Gravy: Smooth and creamy. My waitress asked whether I wanted it or not (does anyone ever say no?) and it came to the table smothering that tender giant of a steak. Hints of pepper but nothing overpowering. Again, I like a little more kick and a little more salt, so I would have liked more of both.

Knife: A standard kitchen knife won’t do here. A serrated steak knife came suggestively tucked under the steak, hinting one could be wise to use it.

Sides: Select two. I chose fried okra (a personal weakness of mine) and the cole slaw. The okra was divinely delicious – so hot and fresh that my progressive popping of 2-3 in my mouth at a time was unwise (but so satisfying). The cole slaw was also excellent. The thing most nice about it was the ratio of cabbage to carrot: the cabbage was sliced into longer strips and the carrot were in small flacks, allowing the cabbage to shine. The creaminess was spot on and the little dish they give you wasn’t enough for me.

Cost: $12.99 (with two sides). $10.99 if you want the smaller size (and plan to eat again anytime in the next week).

The service was excellent. Friendly, fast and perhaps a bit freaked that I was (1) taking pictures of my lunch and (2) in for lunch at 10:50 (hey, I’m a busy and hungry man).

Make a trip to Humble for this. Seriously.

Monday, August 11, 2008

Willy Ray's Bar-B-Q - Beaumont, TX

Who orders chicken fried steak at a barbeque place? Answer: The Chicken Fried Texan.

Willy Ray’s Bar-B-Q in Beaumont was voted as one of Texas Monthly’s 50 best barbeque joints. The place is quaint and smaller inside than it looks outside. It’s a bit of a maze to get to (what isn’t in Beaumont?) but worth a trip.

To the main event: chicken fried steak. The steak itself was juicy and tender, making it easy to cut and nice to chew (some can take serious choppers). It had taken a nice pounding to make it nice and flat.

Breading: The breading was nice but not too thick. (Since this is my first post, I should note to my faithful readers that CFT prefers a thicker breading).

Gravy: on the side.

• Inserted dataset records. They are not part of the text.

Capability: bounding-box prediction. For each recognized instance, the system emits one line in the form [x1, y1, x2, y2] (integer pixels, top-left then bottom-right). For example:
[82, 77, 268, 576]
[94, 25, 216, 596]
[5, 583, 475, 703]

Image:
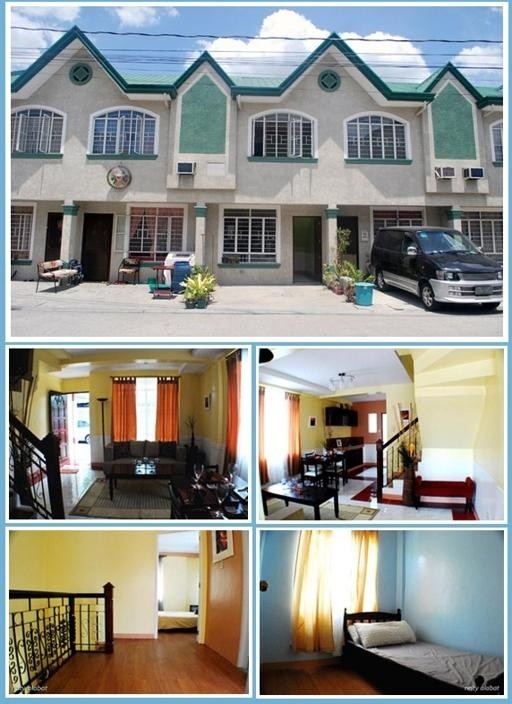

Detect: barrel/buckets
[354, 282, 375, 305]
[171, 261, 191, 294]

This isn’t too common, but maybe it is an East Texas thing. I didn’t really like the gravy much. It was too bland and needed a kick of something to give it some shoulders.

Knife size: small. It was thin enough to use a standard knife. Despite her east Texas location, leave the Bowie knife at home.

Sides: the dish came with two – I had cole slaw and corn (off the cob). The cole slaw was really bland and needed a shot of vinegar and a little more creaminess to make it stick to CFT’s ribs. The corn was simply great – it was probably canned (too perfectly cut to be fresh) but had a great flavor. There were hints of bacon and red peppers. The tater tot loved it, and if you can get a tot to eat corn, you know you’re doing something right. Mrs. CFT had French fries, which were very well seasoned, hot and fresh.

Cost: About $10.00 (including two sides and a drink). A little on the high side, but fame has it’s price.

The service was a bit sub par. There was confusion at the front of the house (felt like the very nice woman taking our orders was new). The twice-baked potato ordered for the tot never arrived. CFT’s CFS took an extra five minutes to arrive (the cook missed it: good news in a way because it was clearly made to order). But, despite these slips, the staff couldn’t have been nicer and more welcoming – it really felt like a neighborhood joint where you could get comfortable, with no hint of arrogance, despite the coronation from Texas Monthly as barbeque royalty.

Music selection: oldies.

Overall, a nice place and an enjoyable visit. But, as far as the chicken fried side goes, stick to barbeque at Willy Ray’s.